---- Fragmento seleccionado

Leyendo estas reflexiones se le hace a uno difícil entender el rechazo instintivo que parece suscitar, entre personas de izquierda de este país alarmadas –según dicen– ante la deriva disgregadora e insolidaria de nuestro caótico Estado “autonómico”, la más leve alusión a un proyecto republicano de carácter jacobino. Como si jacobinismo quisiera decir Estado centralista autoritario administrado por una élite no representativa de la totalidad del territorio nacional. Porque lo que queda claro en este como en otros escritos de los padres federalistas de la Constitución estadounidense es que “federación” quiere decir ante todo “unión” (como quedó grabado a sangre y fuego en la guerra civil de 1861-1865). Y una unión tanto más segura cuanto más extensa y más integradora de intereses diversos en equilibrio mutuo. Nada, pues, que ver con la homogeneidad o el monolitismo. Pero sí con la universalidad y la validez de las mismas leyes para todos.
En todo caso, lo que la experiencia de los años transcurridos desde 1978 ha demostrado ad nauseam es que la indefinición de aspectos cruciales del régimen autonómico, el carácter excesivamente abierto del título VIII, hábilmente aprovechado por facciones de todos los colores y de los “cinco” puntos cardinales (centro incluido), ha llevado a este país a convertirse progresivamente en un mosaico disparatado (cúmulo de disparidades) en que las relaciones entre las comunidades autónomas y entre éstas y la menguante Administración Central tienen cada vez más las características de un juego de suma cero.

--------

**Tareas a realizar**:
(A) Según el fragmento seleccionado, ¿qué quiere decir ante todo «federación» en los escritos de los padres federalistas de la Constitución estadounidense?
(B) Enumera todos los años que se mencionan en el fragmento seleccionado.
(C) Extrae del fragmento seleccionado el pasaje que va desde «En todo caso, lo» hasta «de suma cero.», ambos incluidos.

---- Datos proporcionados

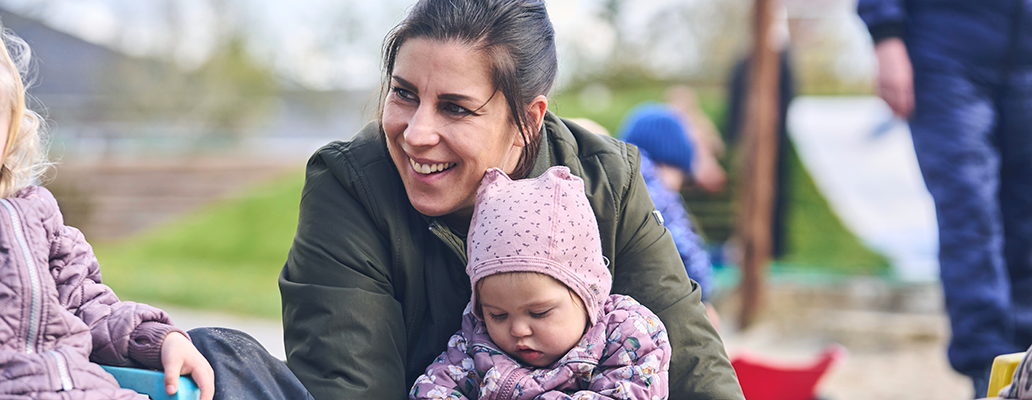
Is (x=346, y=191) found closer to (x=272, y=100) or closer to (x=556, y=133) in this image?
(x=556, y=133)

--------

**Respuestas por tarea**:
(A) Quiere decir ante todo «unión».

(B) 1861, 1865 y 1978.

(C)
En todo caso, lo que la experiencia de los años transcurridos desde 1978 ha demostrado ad nauseam es que la indefinición de aspectos cruciales del régimen autonómico, el carácter excesivamente abierto del título VIII, hábilmente aprovechado por facciones de todos los colores y de los “cinco” puntos cardinales (centro incluido), ha llevado a este país a convertirse progresivamente en un mosaico disparatado (cúmulo de disparidades) en que las relaciones entre las comunidades autónomas y entre éstas y la menguante Administración Central tienen cada vez más las características de un juego de suma cero.